**** Records supplied ****
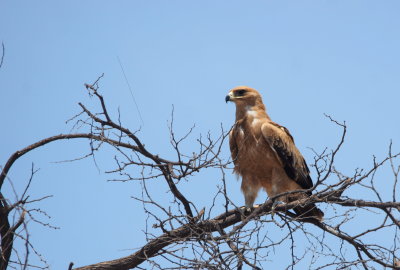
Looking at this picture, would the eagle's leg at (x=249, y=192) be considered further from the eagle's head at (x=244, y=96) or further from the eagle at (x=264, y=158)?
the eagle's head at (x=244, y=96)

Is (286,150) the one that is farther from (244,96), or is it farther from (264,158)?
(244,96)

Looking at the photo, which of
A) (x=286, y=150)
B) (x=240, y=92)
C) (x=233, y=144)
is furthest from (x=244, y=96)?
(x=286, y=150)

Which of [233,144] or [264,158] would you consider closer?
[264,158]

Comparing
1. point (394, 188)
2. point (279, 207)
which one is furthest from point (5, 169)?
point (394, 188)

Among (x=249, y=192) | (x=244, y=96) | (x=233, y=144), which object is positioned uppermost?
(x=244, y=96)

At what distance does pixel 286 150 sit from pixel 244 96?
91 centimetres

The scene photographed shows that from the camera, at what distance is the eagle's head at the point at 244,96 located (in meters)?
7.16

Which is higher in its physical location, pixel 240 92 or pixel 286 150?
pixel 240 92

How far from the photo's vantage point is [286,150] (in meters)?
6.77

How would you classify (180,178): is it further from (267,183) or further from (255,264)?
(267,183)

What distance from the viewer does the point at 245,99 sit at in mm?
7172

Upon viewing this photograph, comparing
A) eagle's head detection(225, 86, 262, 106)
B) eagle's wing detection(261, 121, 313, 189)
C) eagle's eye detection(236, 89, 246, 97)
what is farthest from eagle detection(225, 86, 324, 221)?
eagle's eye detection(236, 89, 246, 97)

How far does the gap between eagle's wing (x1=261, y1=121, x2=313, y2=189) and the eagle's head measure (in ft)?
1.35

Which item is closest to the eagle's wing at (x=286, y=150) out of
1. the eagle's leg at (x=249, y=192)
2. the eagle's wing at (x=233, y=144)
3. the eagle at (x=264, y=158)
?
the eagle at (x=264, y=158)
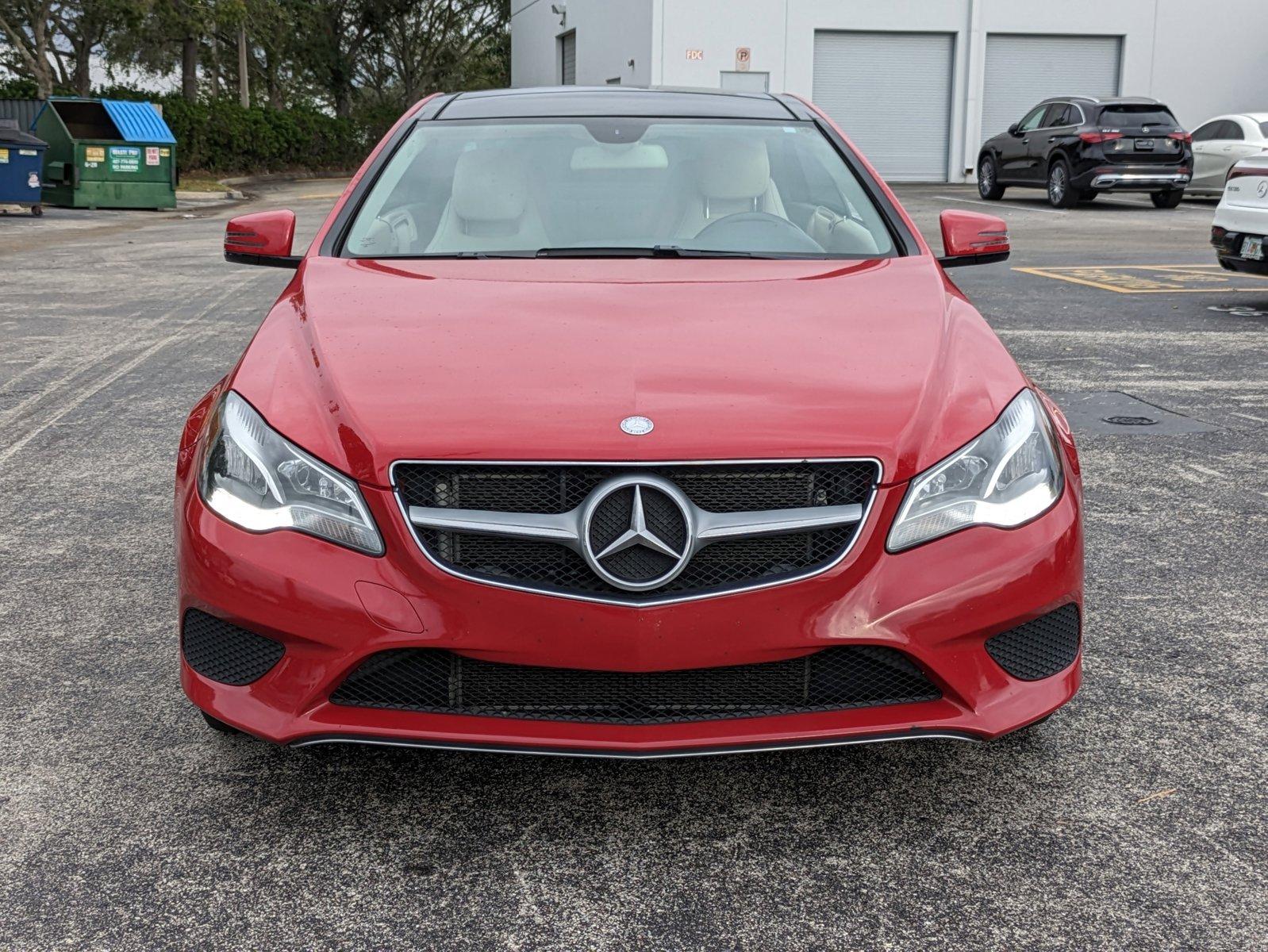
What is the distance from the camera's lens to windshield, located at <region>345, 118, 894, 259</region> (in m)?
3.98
****
Write out, unchanged, the part of the records that opens with the line containing "How far does" and closes at the end of the records, including both ends. Leave the pictures out of your answer.

• **Solution for this exercise**:
How far does the gap between eagle's wing (x1=261, y1=121, x2=313, y2=189) and the eagle's head measure (in ft)?
1.35

Which item is closest to the eagle's wing at (x=286, y=150) out of
1. the eagle's leg at (x=249, y=192)
2. the eagle's wing at (x=233, y=144)
3. the eagle at (x=264, y=158)
?
the eagle at (x=264, y=158)
What is the distance from the camera's lens to windshield, located at <region>345, 118, 894, 259</region> (in m)?
3.98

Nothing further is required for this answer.